Poderia dizer que não há mérito em não fazer mal aos outros só para evitar ser colocado numa câmara de torturas, após a morte, por uma entidade sádica que anda por aí catalogando nossos deslizes, como também é extremamente hipócrita agir com correção apenas pela expectativa de vir a ser recompensado com benesses eternas em algum lugar que pretensamente possa existir após a morte. Não seja puxa-saco de entidades metafísicas. Fazer o bem (agir de forma a não causar deliberadamente sofrimento a outro ser) é bom porque é bom e fazer o mal (o oposto do bem) é mau porque é mau (constata-se na prática cotidiana, no princípio da ação e reação), e isso deve nos bastar. Se você quiser complicar essa simplificação buscando definir amplamente o que é bem e bom e mal e mau, em termos filosóficos, bom para si, mau para o outro, bem pessoal e mal coletivo, etc, boa sorte! Não cheguei a tanto.

Que tente não contribuir para piorar o mundo que encontrou. Se conseguir torná-lo melhor, por ínfima que seja a sua contribuição, uau! Também posso dizer que não tenho experiências que possam estabelecer um modelo a ser reproduzido, pois a experiência pode ser apenas uma lanterna iluminando retrogradamente um caminho já percorrido e que não mais será trilhado.

Diria que a honra de uma pessoa é um atributo pessoal. Honra não é reputação exterior, mas integridade moral individual. Portanto a sua honra (ou desonra) não deve ser deslocada para o comportamento de alguém ou grupo que lhe seja próximo. Sua honra ou desonra nunca estará no comportamento de uma namorada, esposa, irmã, irmão, pai, mãe, parente, amigo ou correligionário. Mas, sim, decorrerá unicamente do seu comportamento, das suas palavras e ações.

» **Material de origem**:
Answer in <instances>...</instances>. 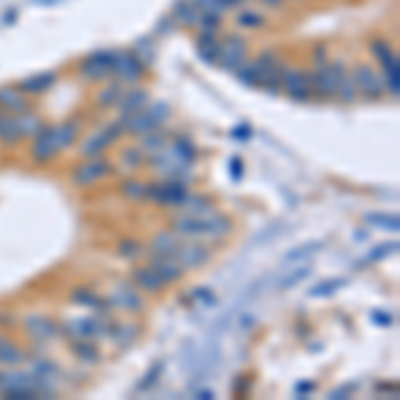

» **Exercícios propostos**:
**a.** Reescreva em forma de lista, por favor, o parágrafo do texto que começa com "Diria que a honra", mantendo suas ideias principais.
**b.** Troque "câmara de torturas" por "sala de suplícios" e reescreva o trecho do texto entre "Poderia dizer que" e "cheguei a tanto.", inclusive.

» **Problemas resolvidos**:
**a.**
- A honra é um atributo pessoal.
- Honra não é reputação exterior, mas integridade moral individual.
- Por isso, a honra ou desonra de alguém não deve ser deslocada para o comportamento de uma pessoa ou grupo próximo, como namorada, esposa, irmã, irmão, pai, mãe, parente, amigo ou correligionário.
- Ela decorre unicamente do próprio comportamento, das próprias palavras e ações.

**b.**
Poderia dizer que não há mérito em não fazer mal aos outros só para evitar ser colocado numa sala de suplícios, após a morte, por uma entidade sádica que anda por aí catalogando nossos deslizes, como também é extremamente hipócrita agir com correção apenas pela expectativa de vir a ser recompensado com benesses eternas em algum lugar que pretensamente possa existir após a morte. Não seja puxa-saco de entidades metafísicas. Fazer o bem (agir de forma a não causar deliberadamente sofrimento a outro ser) é bom porque é bom e fazer o mal (o oposto do bem) é mau porque é mau (constata-se na prática cotidiana, no princípio da ação e reação), e isso deve nos bastar. Se você quiser complicar essa simplificação buscando definir amplamente o que é bem e bom e mal e mau, em termos filosóficos, bom para si, mau para o outro, bem pessoal e mal coletivo, etc, boa sorte! Não cheguei a tanto.